_INPUT MATERIAL_.
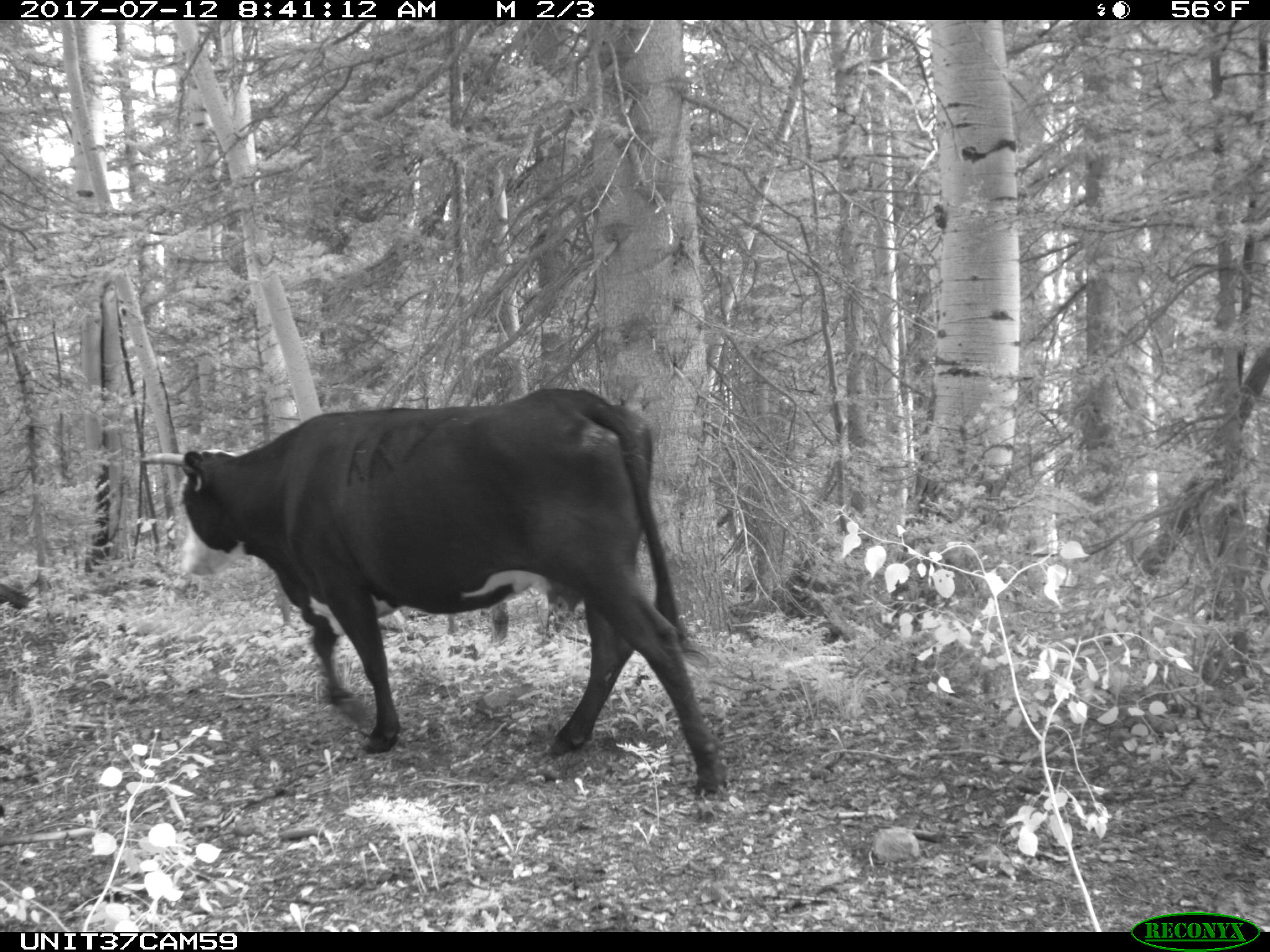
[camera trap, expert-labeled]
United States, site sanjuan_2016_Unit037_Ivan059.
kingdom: Animalia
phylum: Chordata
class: Mammalia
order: Artiodactyla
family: Bovidae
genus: Bos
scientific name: Bos taurus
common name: domestic cow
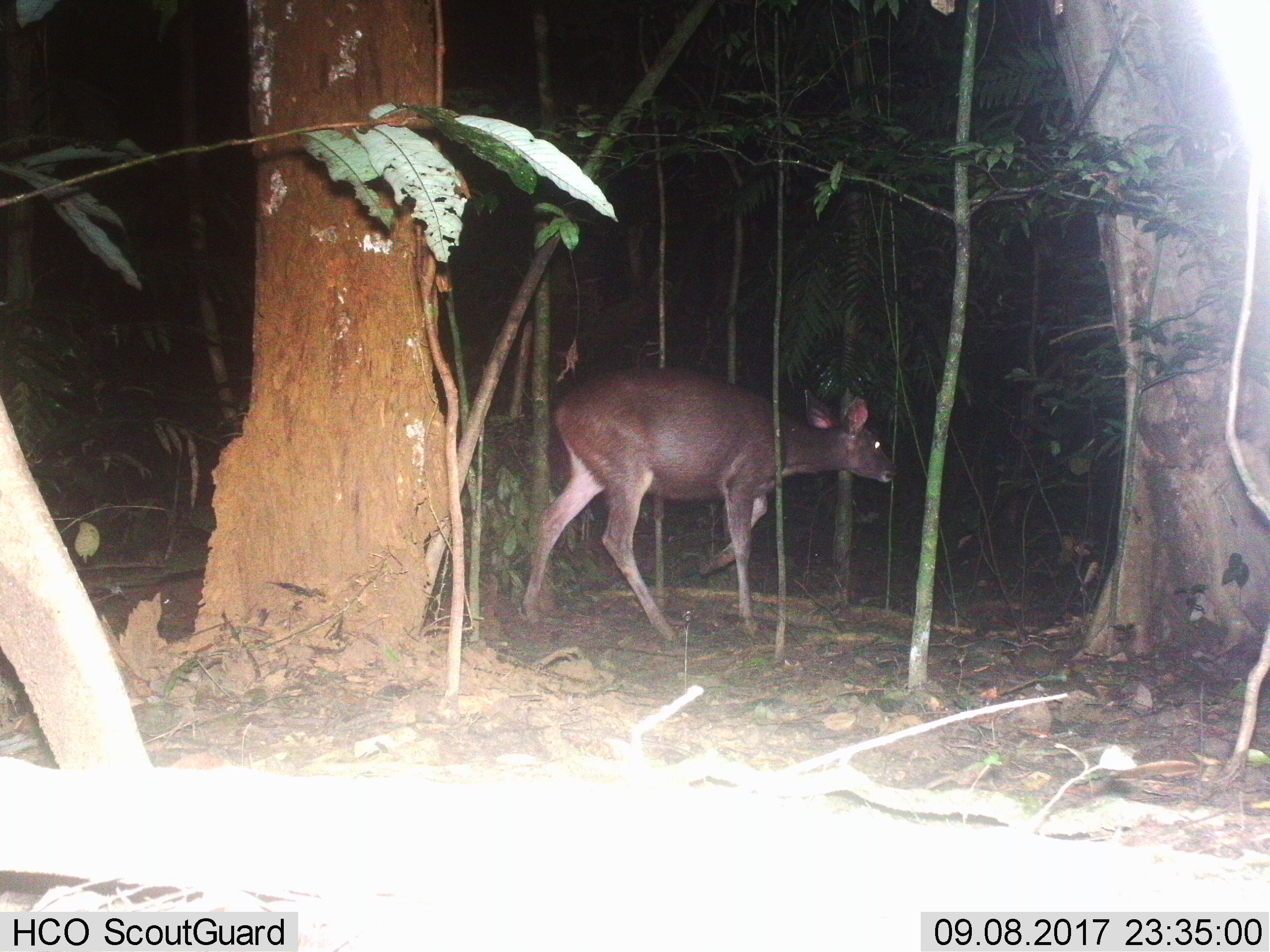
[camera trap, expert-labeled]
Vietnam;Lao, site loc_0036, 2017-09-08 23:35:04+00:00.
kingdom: Animalia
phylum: Chordata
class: Mammalia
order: Artiodactyla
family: Cervidae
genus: Rusa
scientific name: Rusa unicolor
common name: sambar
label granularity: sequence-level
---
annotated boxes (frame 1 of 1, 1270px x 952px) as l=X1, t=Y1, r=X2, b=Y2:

_INSTRUCTIONS TO FOLLOW_. Please write out every entry exactly, but skip the pictures.

_ANSWER BOX_.
[camera trap, expert-labeled]
United States, site sanjuan_2016_Unit037_Ivan059.
kingdom: Animalia
phylum: Chordata
class: Mammalia
order: Artiodactyla
family: Bovidae
genus: Bos
scientific name: Bos taurus
common name: domestic cow
[camera trap, expert-labeled]
Vietnam;Lao, site loc_0036, 2017-09-08 23:35:04+00:00.
kingdom: Animalia
phylum: Chordata
class: Mammalia
order: Artiodactyla
family: Cervidae
genus: Rusa
scientific name: Rusa unicolor
common name: sambar
label granularity: sequence-level
---
annotated boxes (frame 1 of 1, 1270px x 952px) as l=X1, t=Y1, r=X2, b=Y2:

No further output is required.